AIM OF THE TASK: Starting at the line that contains "How far from the optical" and continuing through the last of the items, write those lines out again with "light switch" renamed to "wall switch" everywhere it occurs and nothing else altered.

++++++

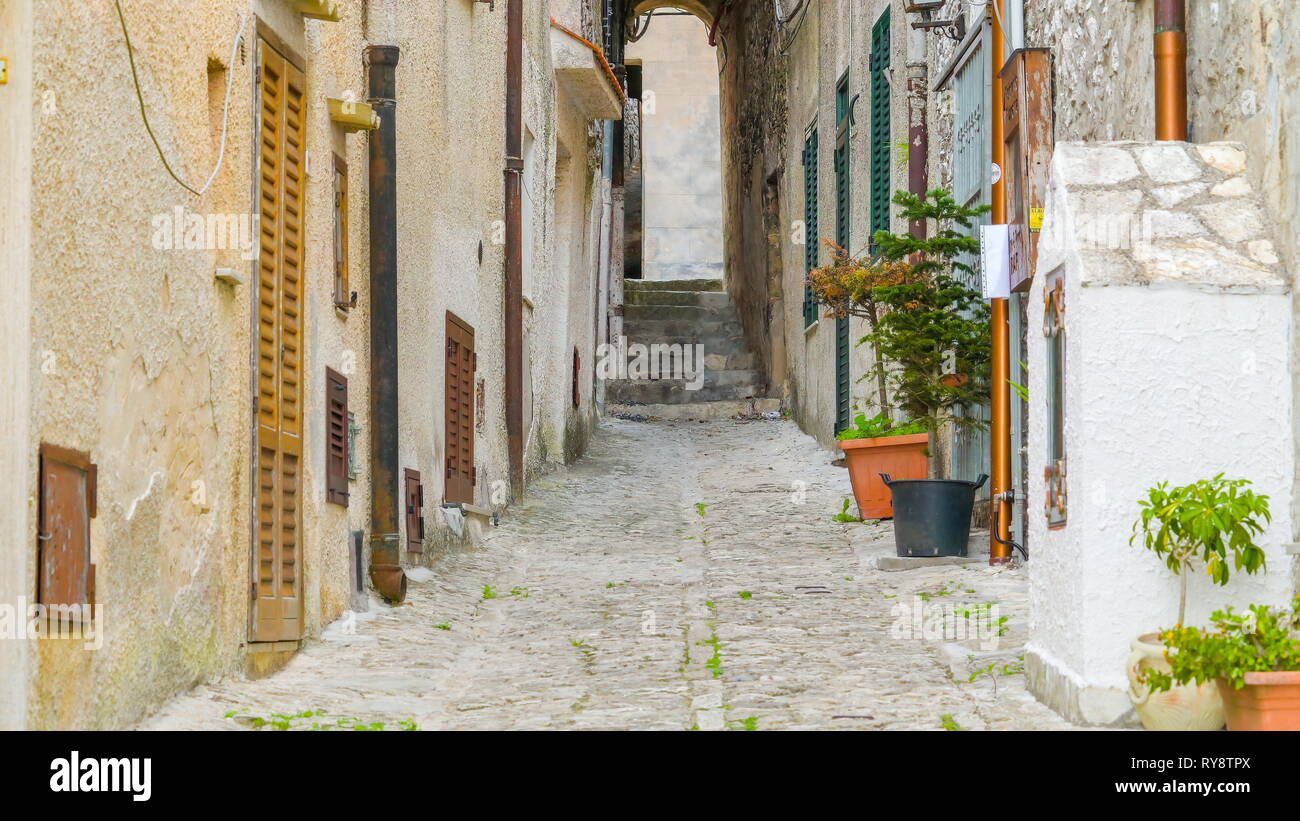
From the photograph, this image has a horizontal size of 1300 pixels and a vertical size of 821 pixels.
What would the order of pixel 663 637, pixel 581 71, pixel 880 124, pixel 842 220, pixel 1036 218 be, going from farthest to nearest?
pixel 842 220 < pixel 581 71 < pixel 880 124 < pixel 1036 218 < pixel 663 637

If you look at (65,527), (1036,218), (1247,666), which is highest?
(1036,218)

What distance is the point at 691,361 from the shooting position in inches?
843

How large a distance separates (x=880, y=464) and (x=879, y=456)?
2.5 inches

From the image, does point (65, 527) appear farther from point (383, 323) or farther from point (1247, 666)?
point (383, 323)

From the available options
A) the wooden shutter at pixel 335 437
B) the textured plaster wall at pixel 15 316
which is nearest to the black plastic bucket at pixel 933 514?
the wooden shutter at pixel 335 437

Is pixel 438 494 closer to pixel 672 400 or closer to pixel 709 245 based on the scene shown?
pixel 672 400

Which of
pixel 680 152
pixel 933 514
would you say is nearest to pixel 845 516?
pixel 933 514

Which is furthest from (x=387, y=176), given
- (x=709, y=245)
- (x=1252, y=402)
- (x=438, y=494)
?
(x=709, y=245)

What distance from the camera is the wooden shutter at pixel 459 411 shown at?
10.6 meters

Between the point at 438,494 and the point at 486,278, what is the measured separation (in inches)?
91.2

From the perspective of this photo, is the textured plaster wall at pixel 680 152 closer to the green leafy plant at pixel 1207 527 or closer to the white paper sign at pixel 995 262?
the white paper sign at pixel 995 262

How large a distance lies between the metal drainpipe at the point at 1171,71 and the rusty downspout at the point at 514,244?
6.73 metres

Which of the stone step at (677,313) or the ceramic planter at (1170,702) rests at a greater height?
the stone step at (677,313)

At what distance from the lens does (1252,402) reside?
5.11m
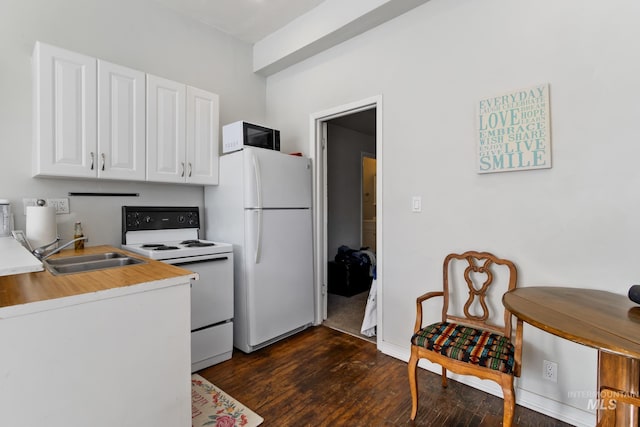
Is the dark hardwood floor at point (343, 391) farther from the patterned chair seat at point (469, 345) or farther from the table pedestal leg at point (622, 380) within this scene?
the table pedestal leg at point (622, 380)

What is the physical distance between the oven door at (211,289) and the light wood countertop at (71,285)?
767 millimetres

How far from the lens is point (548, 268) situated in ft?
5.86

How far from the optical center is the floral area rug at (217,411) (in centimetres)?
170

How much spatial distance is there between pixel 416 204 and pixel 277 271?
4.24 feet

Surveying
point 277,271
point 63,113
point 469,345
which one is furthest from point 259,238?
point 469,345

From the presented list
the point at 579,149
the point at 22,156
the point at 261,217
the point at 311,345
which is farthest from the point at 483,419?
the point at 22,156

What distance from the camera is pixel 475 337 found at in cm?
172

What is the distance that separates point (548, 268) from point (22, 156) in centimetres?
343

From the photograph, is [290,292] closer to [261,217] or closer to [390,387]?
[261,217]

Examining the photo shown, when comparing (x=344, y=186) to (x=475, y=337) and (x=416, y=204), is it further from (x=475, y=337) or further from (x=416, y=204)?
(x=475, y=337)

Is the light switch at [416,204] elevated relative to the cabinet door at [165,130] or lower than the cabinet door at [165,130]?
lower

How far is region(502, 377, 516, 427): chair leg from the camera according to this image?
1402 mm

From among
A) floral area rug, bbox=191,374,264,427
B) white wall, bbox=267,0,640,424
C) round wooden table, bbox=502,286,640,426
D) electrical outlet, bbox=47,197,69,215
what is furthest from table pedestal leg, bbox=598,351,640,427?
electrical outlet, bbox=47,197,69,215

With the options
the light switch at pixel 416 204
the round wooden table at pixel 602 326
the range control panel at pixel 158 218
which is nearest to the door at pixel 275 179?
the range control panel at pixel 158 218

++++++

FULL OUTPUT:
How far from the optical center is the floral area rug at (217,411) (in centimetres)?
170

How much spatial distance is there between pixel 416 204 and pixel 277 271?
4.24 feet

Surveying
point 277,271
point 63,113
point 469,345
which one is furthest from point 259,238?
point 469,345

From the presented list
the point at 579,149
the point at 22,156
the point at 261,217
the point at 311,345
which is farthest from the point at 483,419?
the point at 22,156

What distance from the camera is pixel 475 337 found at in cm?
172

What is the distance that separates point (548, 268) from point (22, 156) in centimetres?
343

From the photograph, is [290,292] closer to [261,217] or closer to [390,387]?
[261,217]

Examining the photo shown, when comparing (x=344, y=186) to (x=475, y=337) and (x=416, y=204), is it further from (x=475, y=337) or further from (x=416, y=204)?
(x=475, y=337)

Is the wall switch at [416,204] elevated relative to the cabinet door at [165,130] or lower than the cabinet door at [165,130]?
lower

How far is region(502, 377, 516, 427): chair leg from the camera according to this image?
1402 mm

From among
A) floral area rug, bbox=191,374,264,427
B) white wall, bbox=267,0,640,424
C) round wooden table, bbox=502,286,640,426
D) electrical outlet, bbox=47,197,69,215
what is furthest from table pedestal leg, bbox=598,351,640,427?
electrical outlet, bbox=47,197,69,215

With the options
the wall switch at pixel 416 204
the round wooden table at pixel 602 326
the range control panel at pixel 158 218
which is nearest to the door at pixel 275 179?
the range control panel at pixel 158 218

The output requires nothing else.